Covid: la cura efficace prodotta a Latina. Ma l’Italia non la utilizza

Sembra che l’unica strada da battere per la guerra al Covid19 sia rappresentata dal vaccino, e mentre il super Commissario Arcuri compra siringhe a prezzi esorbitanti e si appresta a preparare stand “petalosi” per la campagna vaccinale, apprendiamo che in Italia viene prodotto un farmaco assai efficace, ma che non viene utilizzato.
Gli anticorpi monoclonali, conosciuti come la cura che ha guarito Trump, sono prodotti in in 100.000 dosi al mese in una azienda farmaceutica di Latina, la BSP Pharmaceuticals, a pochi kilometri da Roma.

Il farmaco è stato sviluppato della statunitense Eli Lilly e in base a quanto si apprende da un’inchiesta de Il Fatto quotidiano dall’inizio di ottobre l’azienda di Latina produce ed esporta in paesi quali Usa, Canada, Israele e Ungheria, che hanno già autorizzato la distribuzione del farmaco. In Italia questa cura non è utilizzata e l’Agenzia italiana del farmaco (Aifa) non si è ancora espressa sull’efficacia.

Si ricorda che il farmaco non è di nuova sintesi, ma che è da tempo utilizzato in medicina per le cure oncologiche e che ha dato risultati incoraggianti per la cura dei malati Covid, con delle buone percentuali di regressione del virus soprattutto sui malati con sintomi lievi e moderati.

Ma perché l’AIFA non dà l’autorizzazione?
In un’intervista riportata da Il Giornale, Nicola Magrini, direttore generale Aifa ha dichiarato che “Gli anticorpi monoclonali sono seguiti con grande attenzione da parte di Aifa, di Ema e della comunità di ricerca … I monoclonali sono farmaci da usare precocemente a domicilio, perché nei pazienti più gravi è dimostrato che non funzionano e ciò è problematico data la necessità di infusione endovenosa. Credo che sarebbe utile fare uno studio clinico comparativo per capirne meglio il valore e il ruolo in terapia”.

Ma come giustificare il netto ritardo nella valutazione dell’efficacia del farmaco? E inoltre, perché nel mese di novembre, a seguito di una riunione tra i membri del CTS, l’Aifa e i vertici della Eli Lilly, l’Italia ha rifiutato di ottenere gratuitamente 10.000 dosi per testare la cura?

Da più parti i virologi chiedono che la cura venga autorizzata anche in Italia, perché peraltro sarebbe fondamentale per decongestionare gli ospedali, data la possibilità di essere svolta con flebo a domicilio. La via per uscire dalla pandemia non è solo quella del vaccino, ma anche quella di una cura che sia in grado di guarire dal virus.

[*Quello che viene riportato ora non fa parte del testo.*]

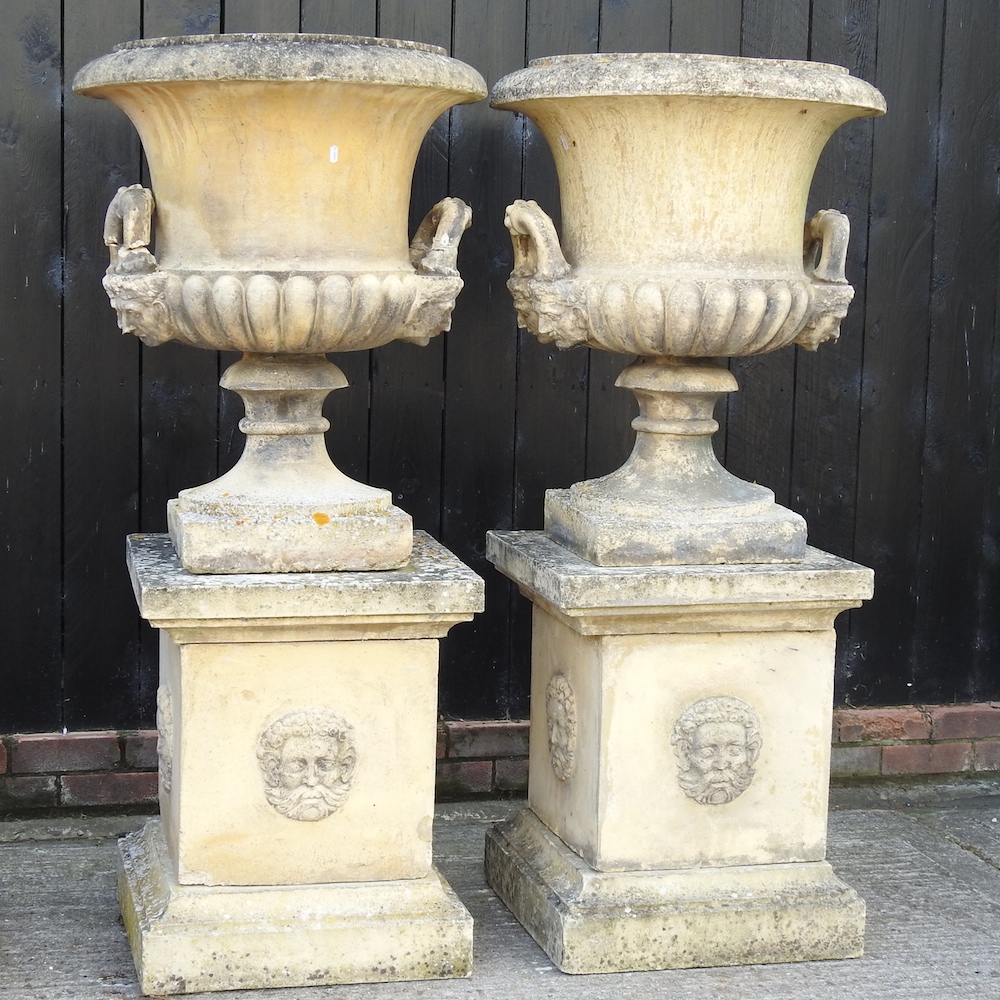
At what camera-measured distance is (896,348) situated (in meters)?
3.92

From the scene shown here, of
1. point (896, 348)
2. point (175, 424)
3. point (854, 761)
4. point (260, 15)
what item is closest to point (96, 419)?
point (175, 424)

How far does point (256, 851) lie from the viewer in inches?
112

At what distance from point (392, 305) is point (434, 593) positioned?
524 millimetres

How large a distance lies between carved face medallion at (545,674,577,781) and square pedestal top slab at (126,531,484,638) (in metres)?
0.35

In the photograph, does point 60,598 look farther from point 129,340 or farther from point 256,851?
point 256,851

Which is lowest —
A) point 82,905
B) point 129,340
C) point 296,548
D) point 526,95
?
point 82,905

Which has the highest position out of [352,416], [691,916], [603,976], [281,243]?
[281,243]

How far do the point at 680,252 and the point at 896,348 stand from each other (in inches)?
48.6

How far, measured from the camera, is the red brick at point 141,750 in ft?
12.0

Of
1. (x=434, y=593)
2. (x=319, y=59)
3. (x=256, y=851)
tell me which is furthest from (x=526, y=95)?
(x=256, y=851)

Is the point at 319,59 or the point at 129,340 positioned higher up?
the point at 319,59

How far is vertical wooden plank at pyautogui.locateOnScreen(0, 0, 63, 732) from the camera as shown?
3.43 metres

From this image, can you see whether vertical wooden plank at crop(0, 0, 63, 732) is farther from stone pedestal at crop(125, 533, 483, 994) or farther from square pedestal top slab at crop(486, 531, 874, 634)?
square pedestal top slab at crop(486, 531, 874, 634)

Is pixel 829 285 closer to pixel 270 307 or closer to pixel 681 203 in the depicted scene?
pixel 681 203
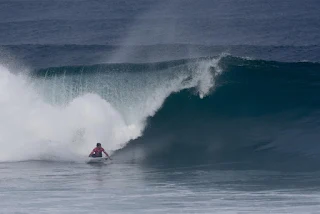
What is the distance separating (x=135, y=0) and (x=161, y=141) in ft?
69.3

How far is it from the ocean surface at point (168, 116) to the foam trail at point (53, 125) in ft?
0.14

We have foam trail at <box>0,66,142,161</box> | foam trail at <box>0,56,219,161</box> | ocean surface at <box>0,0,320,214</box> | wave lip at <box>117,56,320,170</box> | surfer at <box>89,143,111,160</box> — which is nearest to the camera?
ocean surface at <box>0,0,320,214</box>

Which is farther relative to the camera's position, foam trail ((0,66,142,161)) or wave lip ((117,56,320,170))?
foam trail ((0,66,142,161))

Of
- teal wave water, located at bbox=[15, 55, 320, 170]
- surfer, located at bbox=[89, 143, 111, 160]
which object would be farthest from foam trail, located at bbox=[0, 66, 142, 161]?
surfer, located at bbox=[89, 143, 111, 160]

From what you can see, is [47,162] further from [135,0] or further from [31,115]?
[135,0]

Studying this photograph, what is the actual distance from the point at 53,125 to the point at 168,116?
3.54m

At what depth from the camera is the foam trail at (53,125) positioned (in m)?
25.7

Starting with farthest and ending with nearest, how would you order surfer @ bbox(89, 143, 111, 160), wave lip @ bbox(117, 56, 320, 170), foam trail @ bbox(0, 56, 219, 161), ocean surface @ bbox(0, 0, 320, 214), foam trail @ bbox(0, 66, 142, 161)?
foam trail @ bbox(0, 56, 219, 161)
foam trail @ bbox(0, 66, 142, 161)
wave lip @ bbox(117, 56, 320, 170)
surfer @ bbox(89, 143, 111, 160)
ocean surface @ bbox(0, 0, 320, 214)

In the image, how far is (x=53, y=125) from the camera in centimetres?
2702

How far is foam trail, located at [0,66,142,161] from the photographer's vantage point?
1012 inches

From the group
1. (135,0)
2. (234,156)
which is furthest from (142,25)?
(234,156)

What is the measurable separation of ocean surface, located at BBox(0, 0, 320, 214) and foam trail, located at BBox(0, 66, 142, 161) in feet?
0.14

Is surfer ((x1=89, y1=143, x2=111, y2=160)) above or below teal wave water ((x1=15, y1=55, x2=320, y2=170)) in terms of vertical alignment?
below

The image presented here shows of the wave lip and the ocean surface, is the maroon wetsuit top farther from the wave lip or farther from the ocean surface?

Intanto l’Italia registra dati sconcertanti, la seconda ondata da settembre a dicembre ha fatto quasi 34.000 mila morti, più di quelli della prima ondata, abbiamo il peggior rapporto tra contagiati e morti d’Europa, il terzo nel mondo. Una pessima gestione della pandemia, con ritardi su tutti i fronti, la mancanza di un protocollo unico per la medicina territoriale, carenze di posti letto e confusione assoluta nella gestione dei tamponi e delle quarantene.

Sembra dunque ancor più assurdo che il farmaco prodotto a Latina prenda il volo per altre nazioni e che l’Italia non abbia voluto neanche sfruttare la possibilità di ottenerne gratis delle dosi per svolgere quello studio clinico che oggi, inspiegabilmente, Aifa stessa dice essere un’opzione interessante.